De acordo com pt.wedoany.com-A onda de calor que atinge o sul da França força a central elétrica a gás de Martigues a enfrentar risco de paralisação, com temperaturas recordes no Mar Mediterrâneo causando escassez de água de resfriamento, agravando ainda mais a já tensa situação do fornecimento de eletricidade no país.

Desde o início do verão, a Europa tem enfrentado ondas de calor extremas consecutivas, causando escassez de água, incêndios florestais e outros problemas. A EDF (Electricité de France) emitiu um aviso de redução de produção para a central de Martigues, com capacidade instalada de 930 MW, sendo esta a primeira vez neste verão que uma central elétrica a gás na França enfrenta ameaça de paralisação devido às altas temperaturas.
A EDF informou à Reuters que, embora a temperatura da água de resfriamento já tenha ultrapassado o limite habitual de 30 graus Celsius, a central recebeu uma isenção, sendo autorizada a operar até 15 de setembro. No entanto, o novo limite de 32 graus Celsius também corre o risco de ser ultrapassado.
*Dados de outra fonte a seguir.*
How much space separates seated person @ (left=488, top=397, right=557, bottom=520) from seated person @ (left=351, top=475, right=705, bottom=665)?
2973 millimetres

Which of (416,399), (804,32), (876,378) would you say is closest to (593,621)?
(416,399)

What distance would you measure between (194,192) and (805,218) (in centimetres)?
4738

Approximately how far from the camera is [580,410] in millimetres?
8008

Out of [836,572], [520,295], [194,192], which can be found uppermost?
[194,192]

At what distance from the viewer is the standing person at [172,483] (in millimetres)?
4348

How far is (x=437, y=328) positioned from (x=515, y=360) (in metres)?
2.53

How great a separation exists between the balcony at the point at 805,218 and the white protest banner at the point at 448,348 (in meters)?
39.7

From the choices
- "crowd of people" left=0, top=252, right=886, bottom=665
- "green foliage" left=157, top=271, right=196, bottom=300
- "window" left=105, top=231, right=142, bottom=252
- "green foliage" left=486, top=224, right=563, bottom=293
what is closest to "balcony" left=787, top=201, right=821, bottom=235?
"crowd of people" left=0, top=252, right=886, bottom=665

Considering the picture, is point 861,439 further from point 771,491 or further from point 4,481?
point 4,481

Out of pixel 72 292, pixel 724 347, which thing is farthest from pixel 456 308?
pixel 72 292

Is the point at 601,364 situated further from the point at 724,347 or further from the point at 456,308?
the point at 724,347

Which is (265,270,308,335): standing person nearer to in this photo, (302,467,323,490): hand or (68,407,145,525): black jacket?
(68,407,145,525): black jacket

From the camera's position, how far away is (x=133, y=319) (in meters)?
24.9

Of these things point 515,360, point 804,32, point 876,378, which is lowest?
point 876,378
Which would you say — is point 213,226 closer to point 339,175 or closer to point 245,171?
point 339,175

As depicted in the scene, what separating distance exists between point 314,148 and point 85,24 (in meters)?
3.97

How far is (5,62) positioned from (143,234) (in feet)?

Pressão crescente sobre a energia nuclear
Uma eventual paralisação da central aumentará ainda mais a pressão sobre o sistema elétrico. Na noite de quinta-feira, a capacidade nuclear indisponível devido ao aumento da temperatura da água dos rios já atingia cerca de 4,9 GW; outros 2,5 GW estavam paralisados devido à queda do nível da água.
A energia nuclear é a espinha dorsal da eletricidade na França, representando cerca de 70% do fornecimento nacional. Atualmente, a capacidade nuclear paralisada representa aproximadamente 14% da capacidade total instalada do país.
Thibault Laconde, fundador da empresa de análise de dados climáticos Callendar, disse à Reuters que a França já passou por duas rodadas de indisponibilidade relacionadas ao clima, cuja intensidade e momento são sem precedentes, afetando reatores que normalmente não são impactados por tais condições.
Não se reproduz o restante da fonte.